October 30, 2025
IAVI calls for innovative partnerships to sustain vaccine development at the World Vaccine Congress Europe 2025
IAVI’s experts underscored the value of equitable, regional partnerships in bringing new vaccines to market at this year’s convening in Amsterdam

IAVI’s leading experts joined The World Vaccine Congress (WVC) Europe in Amsterdam from 13-16 October as the global health field continues to reckon with sweeping funding cuts affecting research capacities. IAVI speakers amplified the call for strategic partnerships and funding approaches to mitigate these seismic policy shifts and sustain vaccine research and development (R&D) efforts, especially concerning poverty-related and neglected diseases (PRNDs). Global partnerships underpinned by regional leadership in support of resilient research ecosystems will be critical to realize the full potential on investments in vaccine development. In this summary, we highlight three key calls to action from IAVI’s engagement at the WVC Europe.
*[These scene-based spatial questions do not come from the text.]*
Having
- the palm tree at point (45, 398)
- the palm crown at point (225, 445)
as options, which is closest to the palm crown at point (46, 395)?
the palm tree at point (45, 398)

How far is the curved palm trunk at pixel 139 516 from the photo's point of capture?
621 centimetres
Advance partnerships driven by regional leadership
Partnerships are the bedrock of vaccine development. Research networks cultivated over decades have equipped us with the partnerships, expertise, and scientific ingenuity needed to bring today’s vaccine pipeline to fruition. IAVI’s unique Product Development Partnership (PDP) model offers one such example. IAVI speakers highlighted how the PDP model effectively mobilizes diverse partners across sectors that may otherwise lack experience or incentive to develop health technologies for underserved markets, helping to derisk development and negotiate equitable access. But in this era of doing more with less, existing models must innovate.
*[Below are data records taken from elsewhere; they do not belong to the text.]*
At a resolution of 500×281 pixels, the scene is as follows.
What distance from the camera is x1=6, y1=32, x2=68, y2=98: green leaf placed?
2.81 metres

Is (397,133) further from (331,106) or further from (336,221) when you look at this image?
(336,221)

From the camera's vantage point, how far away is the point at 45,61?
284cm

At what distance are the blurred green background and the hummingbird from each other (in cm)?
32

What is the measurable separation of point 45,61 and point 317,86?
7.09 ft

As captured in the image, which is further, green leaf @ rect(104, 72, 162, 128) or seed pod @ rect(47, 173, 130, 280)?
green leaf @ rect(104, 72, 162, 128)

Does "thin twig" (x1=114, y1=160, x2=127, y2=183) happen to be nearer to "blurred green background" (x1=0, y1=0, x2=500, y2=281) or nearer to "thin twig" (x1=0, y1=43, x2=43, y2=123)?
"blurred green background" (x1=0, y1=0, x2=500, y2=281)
Political buy-in at national and regional levels is critical, especially in resource-constrained regions. This is all too apparent in Africa, which hosts only 1.1% of clinical trials globally despite being home to almost 20% of the world’s population and carrying a quarter of the global disease burden. Meeting local needs and ensuring real-world and equitable impact requires an end-to-end perspective where local experts and decisionmakers set research priorities that are informed by local epidemiology and policy priorities.
“IAVI is taking a novel approach to working with regional stakeholders and governments in West Africa to mobilize the resources needed to bring our Lassa fever vaccine candidate into late-stage testing,” said Swati Gupta, vice president and head of emerging infectious diseases and epidemiology at IAVI. “This is critical to overcome the drastic retractions we are seeing in the funding environment”.
Strengthen resilient and adaptive research ecosystems
Investments in the vaccine development ecosystem should be optimized to ensure that investments in one disease area will generate far-reaching benefits for others, including by strengthening international research networks and infrastructure. Greater harmonization across the product development continuum, including between developers, regulators, and funders, can help ensure this infrastructure is resilient and adaptive to address existing and novel health threats. Alignment of standards and optimization of practices, including for disease surveillance and platform technologies, is key to this end.
“In the current funding landscape, we need funders to sustainably invest in the infrastructure that is already there for areas beyond the original disease focus, understanding that investments over years are critical to develop these networks and indigenous capacities,” said Kundai Chinyenze, strategic partnerships and Africa regional director, IAVI. “We need pluripotent research sites that are able to do infectious disease research but also capacitated for non-communicable disease research. We also need to see how we can plug into groups like Africa CDC, who have broader mandates to sustain this ecosystem.”
Position vaccine R&D as an investment, not a cost
Funding for vaccine R&D against PRNDs remains fragmented, too short in duration, and insufficient for late-stage development. Mobilizing sustained funding in today’s environment necessitates a reframing of how we define return on investments. To move beyond traditional cost-effectiveness measures, we need to better capture the broader structural benefits of vaccines, especially where there is a lack of market incentive. This includes potential gains in economic productivity from reducing morbidity and mortality and developing local research and manufacturing capacity and expertise that contribute to global health security.
Developing vaccines is also a highly complex endeavour, perhaps none more so than for HIV. Hard-won lessons from pioneering studies to date continue to advance both HIV vaccine development and vaccinology more broadly. Better communicating these intermediate wins along the way can further demonstrate the broad returns on R&D investments.
“To unlock new types of partnerships and resources, we need to change the narrative of funding global health R&D from being a cost to an investment in health and society,” said Hester Kuipers, IAVI’s executive director, Europe.